Stitchlab

Digital Tools for Textile Art Education

What if you could stitch with a joystick—or simply by dancing?
Stitchlab is a research initiative that transforms obsolete household sewing machines into open-source embroidry machines. Based on digital manufacturing techniques and the modular logic of 3D printing, the analog machine is given a digital brain: it becomes programmable, networkable, and opens up new creative possibilities.

Stitchlab was developed by Paul-Reza Klein (Studio Praxistest), Ute Neuber, and Walter Lunzer at the Department of Textile – Free, Applied and Experimental Artistic Design as a digital artistic tool and as a critical response to the curriculum for design and technology, which defines digital skills, technology, design, and textiles as central areas of learning.
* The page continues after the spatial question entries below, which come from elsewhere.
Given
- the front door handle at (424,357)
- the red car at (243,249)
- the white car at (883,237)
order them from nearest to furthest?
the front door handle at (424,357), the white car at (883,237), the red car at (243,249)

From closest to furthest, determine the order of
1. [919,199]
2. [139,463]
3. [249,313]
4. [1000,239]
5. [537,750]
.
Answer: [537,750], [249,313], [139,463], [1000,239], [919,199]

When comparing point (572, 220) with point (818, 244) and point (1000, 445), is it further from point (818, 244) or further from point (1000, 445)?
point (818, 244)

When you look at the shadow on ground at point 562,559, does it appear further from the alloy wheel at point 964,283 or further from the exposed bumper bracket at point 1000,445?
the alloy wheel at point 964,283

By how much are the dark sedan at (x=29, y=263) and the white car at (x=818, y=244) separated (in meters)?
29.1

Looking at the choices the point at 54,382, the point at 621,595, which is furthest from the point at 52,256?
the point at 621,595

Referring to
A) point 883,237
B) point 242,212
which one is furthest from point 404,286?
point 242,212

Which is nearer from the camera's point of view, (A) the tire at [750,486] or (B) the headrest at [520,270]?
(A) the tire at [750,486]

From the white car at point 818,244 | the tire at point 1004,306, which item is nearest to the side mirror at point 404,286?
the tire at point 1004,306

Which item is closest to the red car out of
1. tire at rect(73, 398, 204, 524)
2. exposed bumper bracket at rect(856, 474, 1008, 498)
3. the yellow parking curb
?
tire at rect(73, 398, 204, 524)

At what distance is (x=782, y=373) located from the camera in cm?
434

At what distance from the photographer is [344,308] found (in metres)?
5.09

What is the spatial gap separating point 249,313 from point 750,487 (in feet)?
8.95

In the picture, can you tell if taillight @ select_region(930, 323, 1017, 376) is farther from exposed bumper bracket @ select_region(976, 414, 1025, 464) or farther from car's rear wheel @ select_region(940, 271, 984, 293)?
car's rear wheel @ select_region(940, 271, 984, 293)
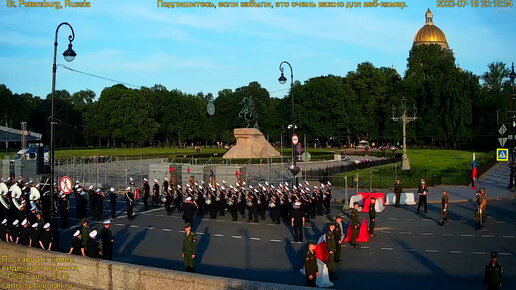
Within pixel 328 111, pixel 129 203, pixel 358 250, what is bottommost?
pixel 358 250

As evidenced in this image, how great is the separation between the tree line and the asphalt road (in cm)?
5833

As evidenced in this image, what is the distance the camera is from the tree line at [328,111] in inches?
3602

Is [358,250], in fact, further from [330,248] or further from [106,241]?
[106,241]

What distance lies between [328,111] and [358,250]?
257 ft

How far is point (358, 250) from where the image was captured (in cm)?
1820

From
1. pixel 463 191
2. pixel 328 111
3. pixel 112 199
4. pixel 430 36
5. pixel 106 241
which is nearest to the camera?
pixel 106 241

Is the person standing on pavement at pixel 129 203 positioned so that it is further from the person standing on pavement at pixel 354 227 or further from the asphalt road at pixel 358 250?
the person standing on pavement at pixel 354 227

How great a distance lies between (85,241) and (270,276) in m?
5.05

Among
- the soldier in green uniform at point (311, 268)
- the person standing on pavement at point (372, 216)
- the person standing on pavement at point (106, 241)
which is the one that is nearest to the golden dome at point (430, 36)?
the person standing on pavement at point (372, 216)

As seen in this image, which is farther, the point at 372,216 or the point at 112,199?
the point at 112,199

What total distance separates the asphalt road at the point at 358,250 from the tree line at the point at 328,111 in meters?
58.3

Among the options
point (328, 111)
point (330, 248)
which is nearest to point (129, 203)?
point (330, 248)

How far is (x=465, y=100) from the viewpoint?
8912 cm

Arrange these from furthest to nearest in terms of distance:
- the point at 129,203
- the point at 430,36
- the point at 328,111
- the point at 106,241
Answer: the point at 430,36 < the point at 328,111 < the point at 129,203 < the point at 106,241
Through the self-directed construction, further development, and application of the Stitchlab machines, these areas are meaningfully interwoven. The machines function as practical interfaces for learning and creative work. They connect visual programming platforms such as TurtleStitch with physical-tactile practices and create new approaches to engaging with artificial intelligence in a textile context.

Stitchlab is the third lecture in the DIGITAL ART FOR TEXTILE ART EDUCATION series organized by the Department of Textile – Free, Applied and Experimental Artistic Design. The series is dedicated to the question of how open-source technologies and digital tools are transforming textile production and teaching while opening up new creative possibilities.

Sketch of a new design of a sewing machine. Stitchlab is written on the bottom.